Exactly reproduce the lines from the top of the entries below through the line containing "category: goanna", with both ends included.

- EXCERPTED DATA:
◇ ◇ ◇

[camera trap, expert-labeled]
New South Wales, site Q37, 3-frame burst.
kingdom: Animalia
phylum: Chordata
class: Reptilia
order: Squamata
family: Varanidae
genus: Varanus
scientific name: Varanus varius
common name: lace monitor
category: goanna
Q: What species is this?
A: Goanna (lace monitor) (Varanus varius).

◇ ◇ ◇

- WRITTEN SOLUTION:
[camera trap, expert-labeled]
New South Wales, site Q37, 3-frame burst.
kingdom: Animalia
phylum: Chordata
class: Reptilia
order: Squamata
family: Varanidae
genus: Varanus
scientific name: Varanus varius
common name: lace monitor
category: goanna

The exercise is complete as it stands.